Alarmiste, Issam Dardouri souhaite le prolongement du couvre-feu "s'il est motivé par des raisons sécuritaires": "Les Tunisiens comprennent la situation. Personne n'a envie de sortir le soir alors que le risque qu'il y ait des terroristes kamikazes coure toujours".

Vieux réflexes et risques de dérives liberticides

Pour autant, les risques de dérives sécuritaires existent toujours et les abus des forces de l'ordre restent souvent impunis.

Le jour de l'attentat, plusieurs journalistes ont été agressés par les forces de l'ordre, rapporte Reporter Sans Frontières dans un communiqué publié mercredi. "La lutte contre le terrorisme ne justifie pas les agressions contre les journalistes", a dénoncé l'ONG.

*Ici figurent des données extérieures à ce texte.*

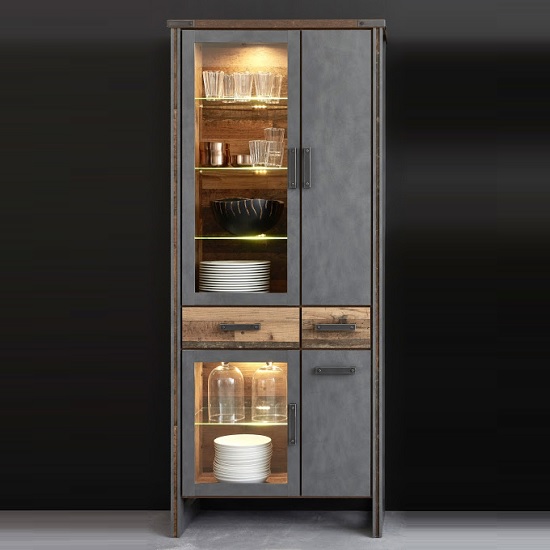 Merano Wooden Display Cabinet In Old Wood With LED Lighting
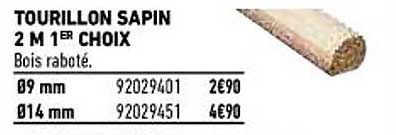tourillon sapin 2m 1er choix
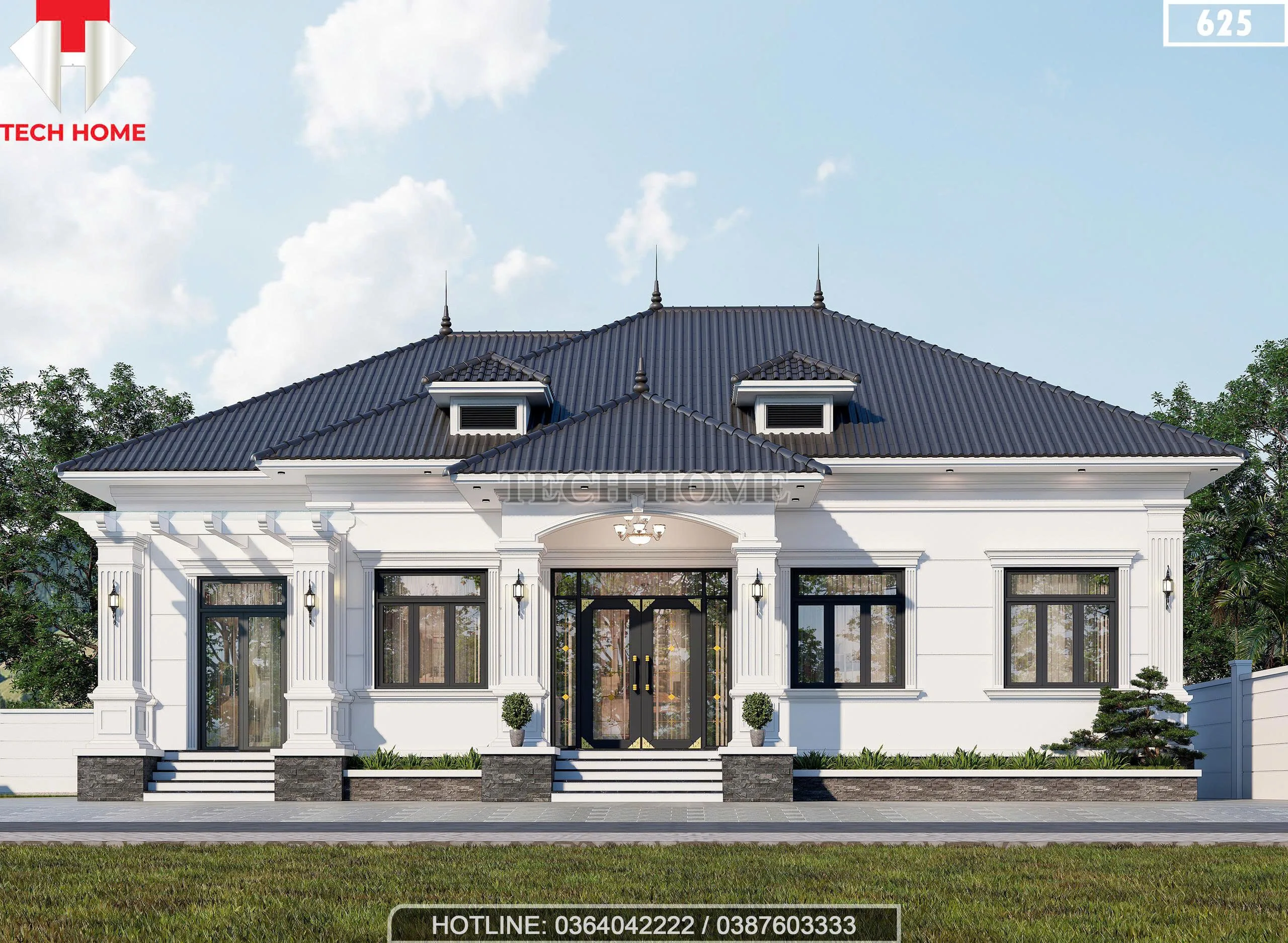 Phối cảnh chính diện mẫu nhà vườn 1 tầng mái Nhật tân cổ điển tại Hà Nội.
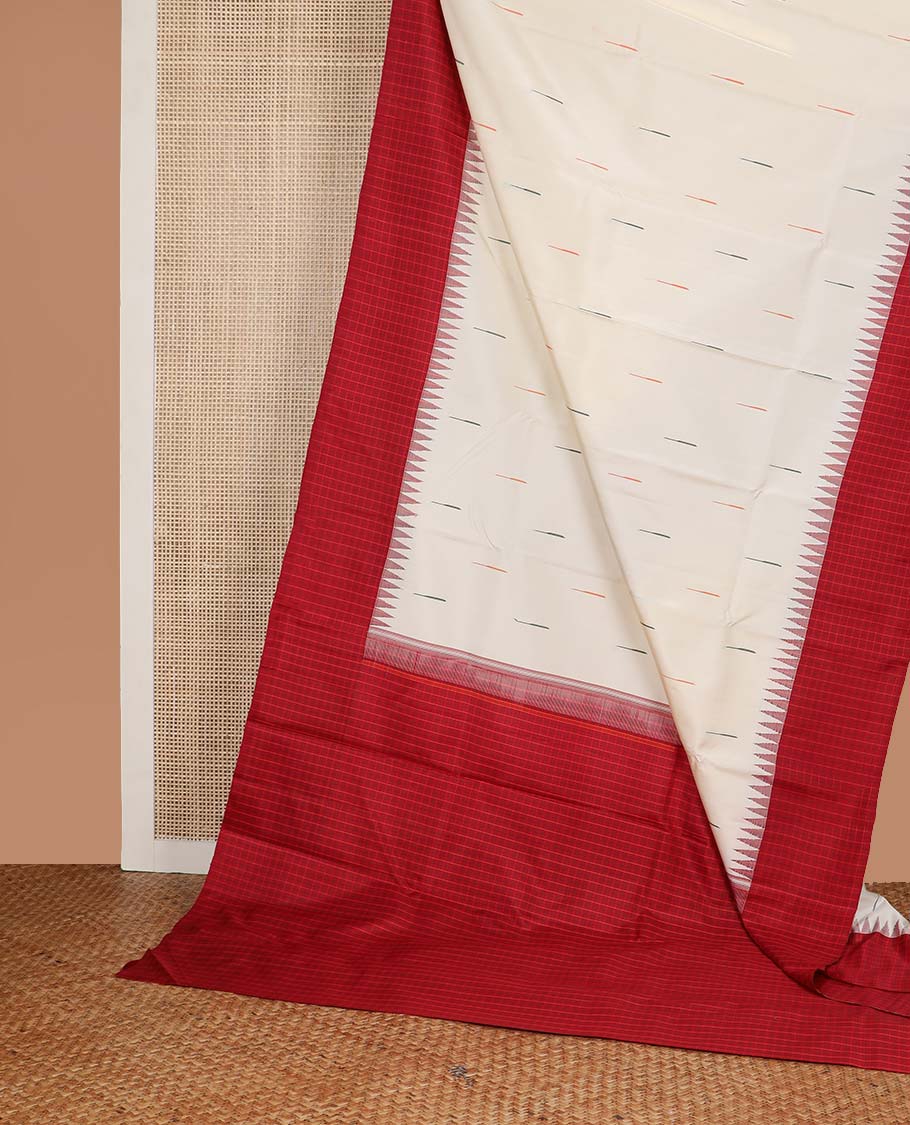 White motifs kancheepuram silk saree with contrast checked border & checked pallu
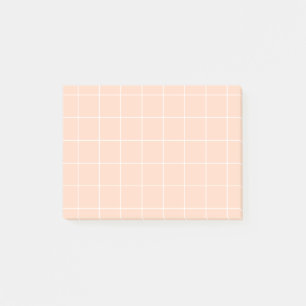 Notas Post-it® Grid paper: minimalist grid (Peach)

“Le nombre d’attaques contre les journalistes lors de la couverture de manifestations est en perpétuelle hausse en Tunisie, a déclaré Virginie Dangles rédactrice en chef de RSF. Mettre fin à l’impunité des agressions contre les professionnels des médias ne pourra se réaliser qu’à condition que la justice condamne les agresseurs à des peines exemplaires. Aujourd’hui les excuses du ministères de l’Intérieur ne suffisent plus”.

"On agite la peur sécuritaire à longueur de temps alors que la sécurité n'est qu'une seule dimension de la lutte contre le terrorisme. D'ailleurs si on a la volonté de combattre réellement ce fléau, la lutte devrait être globale, multidisciplinaire. On devrait s'atteler sur nos problèmes économiques, sociaux, culturels et religieux. Sans ça, ce n'est qu'un leurre", a déclaré Ali Zeddini, membre du conseil exécutif de la Ligue tunisienne des Droits de l'Homme (LTDH) au HuffPost Tunisie.

Y a t-il des raisons concrètes d'avoir peur d'une dérive liberticide? "Oui, car les forces de sécurité ont tendance à adopter leurs vieux réflexes de la dictature notamment lorsqu'ils sont pris pour cible. Les réflexes du mépris pour les libertés. Ils ne sont pas encore imprégnés par la culture démocratique. Des formations en la matière seront utiles", a-t-il estimé.

Le représentant de la LTDH affirme par ailleurs que le maintien du couvre-feu n'est ni nécessaire, ni souhaitable: "L'attentat a eu lieu alors que le niveau d'alerte sécuritaire était des plus élevés. La mort n'effraie pas les terroristes. Quelles mesures sécuritaires peuvent faire face à des personnes qui sont prêtes à se faire exploser au nom de la religion? Ce n'est surement pas une solution à terme", assure-t-il.